Ontiveros knew something of Nicholson because Merced’s Mark Taijeron defeated Nicholson in the Masters final last year.
“Going into Masters I knew I had a tough draw with Nicholson in the second round,” Ontiveros said. “I knew he was going to be tough. My coaches had me working on open shots and keeping my feet moving because Nicholson is tough in tie-ups.”
The game plan was to make Nicholson wrestle six minutes. Even with Ontiveros trailing 3-0 heading into the third round, Team Ontiveros liked the position it was in.
“We knew if we could get a quick escape like we did we would be in a good spot to tie the match and go overtime,” Schneider said. “We were able to get the escape and a quick takedown. We decided to cut with about a minute and a half left because we didn’t want to give up a late escape. We wanted to push the pace.”
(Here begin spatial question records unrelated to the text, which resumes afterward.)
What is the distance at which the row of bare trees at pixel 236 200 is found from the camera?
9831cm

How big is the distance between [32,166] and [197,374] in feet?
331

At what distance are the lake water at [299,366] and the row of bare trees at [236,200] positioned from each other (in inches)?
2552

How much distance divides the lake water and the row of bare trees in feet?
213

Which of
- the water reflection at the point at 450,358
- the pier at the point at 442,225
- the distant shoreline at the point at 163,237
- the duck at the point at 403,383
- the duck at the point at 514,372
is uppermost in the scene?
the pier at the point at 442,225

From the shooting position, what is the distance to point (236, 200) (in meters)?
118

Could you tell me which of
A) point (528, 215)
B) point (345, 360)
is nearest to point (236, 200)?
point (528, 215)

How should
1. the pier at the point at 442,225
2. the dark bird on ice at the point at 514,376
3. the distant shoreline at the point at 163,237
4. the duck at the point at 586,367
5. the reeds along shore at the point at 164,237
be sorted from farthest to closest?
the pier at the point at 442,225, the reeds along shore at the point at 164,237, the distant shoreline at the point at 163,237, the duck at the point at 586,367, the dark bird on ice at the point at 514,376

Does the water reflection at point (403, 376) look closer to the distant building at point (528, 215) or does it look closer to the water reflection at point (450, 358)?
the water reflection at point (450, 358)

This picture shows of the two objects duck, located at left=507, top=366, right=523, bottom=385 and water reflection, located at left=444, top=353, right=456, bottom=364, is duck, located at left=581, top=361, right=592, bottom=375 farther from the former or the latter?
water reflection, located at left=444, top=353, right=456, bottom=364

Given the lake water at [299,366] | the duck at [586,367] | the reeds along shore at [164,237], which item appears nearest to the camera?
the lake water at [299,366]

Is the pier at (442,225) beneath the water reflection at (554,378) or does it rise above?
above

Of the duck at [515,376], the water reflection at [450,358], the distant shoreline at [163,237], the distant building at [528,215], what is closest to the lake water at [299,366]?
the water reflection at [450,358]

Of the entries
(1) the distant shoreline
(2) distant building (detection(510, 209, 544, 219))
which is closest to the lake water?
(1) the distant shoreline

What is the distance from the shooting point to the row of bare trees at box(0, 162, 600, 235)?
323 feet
Ontiveros was able to take advantage on a tired Nicholson as Ontiveros caught him in a cradle and recorded a pin. The win proved to Ontiveros he was capable of beating anybody.
“I had beat the hardest guy in the bracket,” Ontiveros said. “I proved I could win it. Each match after that I was on edge. I was warming up 30 minutes earlier. It was like, ‘Wow, I can win this.’ ”
Ontiveros defeated McNair’s Roman Romero 9-5 to win the championship.
As much success as Ontiveros enjoyed this season, he said his 1-2 performance at state will serve as motivation as he prepares for his senior season.
After coming into Masters under the radar this year, Ontiveros knows he has a target on his back.
“I’ve just got to work harder from now on,” Ontiveros said. “I’m always willing to learn and adapt. We’ll see how it goes.”